Their main finding was that, up to 2020, New Zealand would claim 79 million credits - with a range of 65 to 90 million - from forests that were above their long-term average carbon stock.
"The excess emissions this allows equate to nearly one year's worth of New Zealand's gross emissions," they said.
"This approach will violate not only the forest accounting rules agreed under the Kyoto Protocol, but also the Paris Agreement's key principle of progression."
They concluded that, while there appeared to be some merit in the rule change, integrity required a corresponding increase in New Zealand's 2030 target of at least 25-30 per cent below 1990 levels.
Existing rules had bought New Zealand time to get its greenhouse gas emissions down, "but Government inaction has squandered that time", they said.
"Our emissions have continued to climb in excess of our targets and it will now take a huge effort to turn things around."
Labour climate change spokesperson Dr Megan Woods said it was "critical" the Government released all of the information so it could be seen whether the report's modelling was accurate.

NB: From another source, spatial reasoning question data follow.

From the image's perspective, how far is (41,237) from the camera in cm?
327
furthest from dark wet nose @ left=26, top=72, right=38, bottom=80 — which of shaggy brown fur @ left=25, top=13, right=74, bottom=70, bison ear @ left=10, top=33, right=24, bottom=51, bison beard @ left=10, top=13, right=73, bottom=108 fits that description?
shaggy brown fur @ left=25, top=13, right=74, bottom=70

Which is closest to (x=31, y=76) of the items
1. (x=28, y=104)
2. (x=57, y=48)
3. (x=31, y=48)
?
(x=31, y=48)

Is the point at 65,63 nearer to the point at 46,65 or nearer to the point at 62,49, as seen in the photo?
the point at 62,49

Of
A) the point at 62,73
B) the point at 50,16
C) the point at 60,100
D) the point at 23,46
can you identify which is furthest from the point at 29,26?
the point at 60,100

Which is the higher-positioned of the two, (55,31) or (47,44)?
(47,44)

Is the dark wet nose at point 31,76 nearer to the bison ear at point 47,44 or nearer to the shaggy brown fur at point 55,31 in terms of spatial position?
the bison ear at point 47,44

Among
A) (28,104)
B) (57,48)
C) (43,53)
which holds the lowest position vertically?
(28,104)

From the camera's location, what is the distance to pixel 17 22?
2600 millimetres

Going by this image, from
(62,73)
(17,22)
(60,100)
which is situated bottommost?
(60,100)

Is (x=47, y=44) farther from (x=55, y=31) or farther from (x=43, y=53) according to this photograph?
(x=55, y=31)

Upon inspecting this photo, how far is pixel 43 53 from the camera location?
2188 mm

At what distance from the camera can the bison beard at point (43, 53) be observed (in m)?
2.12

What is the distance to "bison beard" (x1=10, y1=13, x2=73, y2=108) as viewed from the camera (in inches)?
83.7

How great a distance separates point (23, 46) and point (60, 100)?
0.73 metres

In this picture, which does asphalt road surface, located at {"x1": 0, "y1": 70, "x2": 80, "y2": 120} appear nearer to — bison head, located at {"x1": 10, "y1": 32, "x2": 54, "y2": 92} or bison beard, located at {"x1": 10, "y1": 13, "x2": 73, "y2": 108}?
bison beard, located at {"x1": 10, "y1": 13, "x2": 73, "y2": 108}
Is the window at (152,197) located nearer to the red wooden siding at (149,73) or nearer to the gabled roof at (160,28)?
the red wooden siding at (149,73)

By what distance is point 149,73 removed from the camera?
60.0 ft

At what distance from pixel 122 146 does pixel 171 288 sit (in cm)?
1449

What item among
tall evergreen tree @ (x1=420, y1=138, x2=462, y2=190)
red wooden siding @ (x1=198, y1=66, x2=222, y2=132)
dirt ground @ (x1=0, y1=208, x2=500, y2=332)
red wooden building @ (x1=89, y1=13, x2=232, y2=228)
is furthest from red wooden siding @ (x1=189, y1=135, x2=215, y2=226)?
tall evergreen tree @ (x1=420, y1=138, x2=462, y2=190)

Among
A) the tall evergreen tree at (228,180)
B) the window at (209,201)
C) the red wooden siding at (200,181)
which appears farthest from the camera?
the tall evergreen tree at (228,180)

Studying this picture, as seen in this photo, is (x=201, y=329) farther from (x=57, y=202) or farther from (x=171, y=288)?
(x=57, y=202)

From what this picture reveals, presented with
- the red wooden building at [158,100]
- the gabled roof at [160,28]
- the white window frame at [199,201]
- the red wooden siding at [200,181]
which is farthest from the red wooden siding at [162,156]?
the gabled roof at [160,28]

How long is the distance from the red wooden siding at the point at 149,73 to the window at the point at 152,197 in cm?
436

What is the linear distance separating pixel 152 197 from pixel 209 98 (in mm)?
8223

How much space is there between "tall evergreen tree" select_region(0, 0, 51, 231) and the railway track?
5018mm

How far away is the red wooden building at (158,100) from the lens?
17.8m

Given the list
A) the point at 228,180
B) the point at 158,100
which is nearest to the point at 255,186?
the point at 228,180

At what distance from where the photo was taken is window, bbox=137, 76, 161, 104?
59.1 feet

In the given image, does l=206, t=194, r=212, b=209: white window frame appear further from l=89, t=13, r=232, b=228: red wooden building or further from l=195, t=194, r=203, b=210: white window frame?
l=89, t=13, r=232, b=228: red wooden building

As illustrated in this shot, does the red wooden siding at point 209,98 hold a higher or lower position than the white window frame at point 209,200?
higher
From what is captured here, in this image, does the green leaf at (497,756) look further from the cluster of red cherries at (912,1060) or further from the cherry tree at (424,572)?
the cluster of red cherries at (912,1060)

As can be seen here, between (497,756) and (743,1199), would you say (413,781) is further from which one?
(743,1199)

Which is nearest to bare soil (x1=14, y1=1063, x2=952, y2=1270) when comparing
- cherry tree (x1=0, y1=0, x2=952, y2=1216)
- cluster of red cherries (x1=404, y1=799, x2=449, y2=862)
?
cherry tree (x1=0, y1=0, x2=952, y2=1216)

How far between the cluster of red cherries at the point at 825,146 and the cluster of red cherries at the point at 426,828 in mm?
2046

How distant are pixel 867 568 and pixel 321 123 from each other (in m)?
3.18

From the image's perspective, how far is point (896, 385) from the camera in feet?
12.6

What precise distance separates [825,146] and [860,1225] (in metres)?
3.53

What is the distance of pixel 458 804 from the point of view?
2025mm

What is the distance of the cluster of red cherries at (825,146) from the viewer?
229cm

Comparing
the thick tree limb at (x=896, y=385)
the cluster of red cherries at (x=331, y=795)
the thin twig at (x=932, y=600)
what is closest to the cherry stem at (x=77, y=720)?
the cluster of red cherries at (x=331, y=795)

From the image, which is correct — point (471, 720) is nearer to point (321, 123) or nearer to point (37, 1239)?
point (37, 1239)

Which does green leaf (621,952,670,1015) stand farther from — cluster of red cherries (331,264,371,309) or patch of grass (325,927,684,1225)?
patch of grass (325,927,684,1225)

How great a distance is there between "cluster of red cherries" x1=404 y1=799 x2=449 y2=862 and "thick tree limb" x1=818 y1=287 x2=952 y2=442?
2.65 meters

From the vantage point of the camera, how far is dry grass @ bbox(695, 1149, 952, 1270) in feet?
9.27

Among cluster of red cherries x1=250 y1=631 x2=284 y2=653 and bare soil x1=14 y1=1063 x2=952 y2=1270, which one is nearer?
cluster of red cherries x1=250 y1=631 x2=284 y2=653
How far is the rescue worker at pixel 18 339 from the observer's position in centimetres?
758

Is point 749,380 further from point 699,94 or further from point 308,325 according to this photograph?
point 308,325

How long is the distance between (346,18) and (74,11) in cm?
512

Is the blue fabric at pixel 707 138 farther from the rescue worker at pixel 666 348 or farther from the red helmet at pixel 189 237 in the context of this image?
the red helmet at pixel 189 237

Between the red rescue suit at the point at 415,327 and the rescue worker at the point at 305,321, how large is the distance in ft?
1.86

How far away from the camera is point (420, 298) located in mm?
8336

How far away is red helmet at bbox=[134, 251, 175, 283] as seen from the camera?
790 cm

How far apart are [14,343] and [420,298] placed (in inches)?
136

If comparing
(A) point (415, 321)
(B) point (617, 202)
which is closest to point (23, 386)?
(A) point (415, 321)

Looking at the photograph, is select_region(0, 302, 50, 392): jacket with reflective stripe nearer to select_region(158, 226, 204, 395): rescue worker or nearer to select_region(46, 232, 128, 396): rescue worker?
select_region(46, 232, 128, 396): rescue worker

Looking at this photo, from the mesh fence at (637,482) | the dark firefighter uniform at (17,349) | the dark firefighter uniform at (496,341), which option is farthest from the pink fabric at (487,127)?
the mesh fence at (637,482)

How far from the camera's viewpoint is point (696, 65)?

"It is very worrying and very concerning if it is accurate, because this will be back-sliding on our 1990 level, when the world is about to commit to progression, more ambition and actually cutting emissions.
"This wouldn't be a problem if we'd kept up with planting, but we've maxed out the credit card without having made any of the payments that were required over the last eight years, in terms of replanting.
"This again just points to the need for an independent climate commission and carbon budgeting."
Climate Change Minister Paula Bennett was approached by the Herald for comment yesterday afternoon, but today a spokesperson from Bennett's office said questions had since been referred on to the Ministry for the Environment.
A ministry spokesperson said the ministry wouldn't be commenting on numbers or strategy as the rules hadn't been settled yet, but added New Zealand was committed to "ensuring that our approach to forestry has environmental integrity".
The ministry had taken a "broad approach" for how forestry would contribute to New Zealand's nationally determined contribution to the Paris agreement.
"While working on those details we are taking into account how the wider negotiations on forestry rules for the 2030s are playing out."
New Zealand and other countries would be negotiating the post-2030 forestry accounting rules and guidelines over the coming years.
"The Paris Agreement provides an opportunity for the global community to revisit the mechanisms for achieving emissions reductions to make them fairer, more workable and more transparent and robust than previously," the spokesperson said.
"New Zealand needs a plan for domestic action and the Government's announced three working groups to help with this."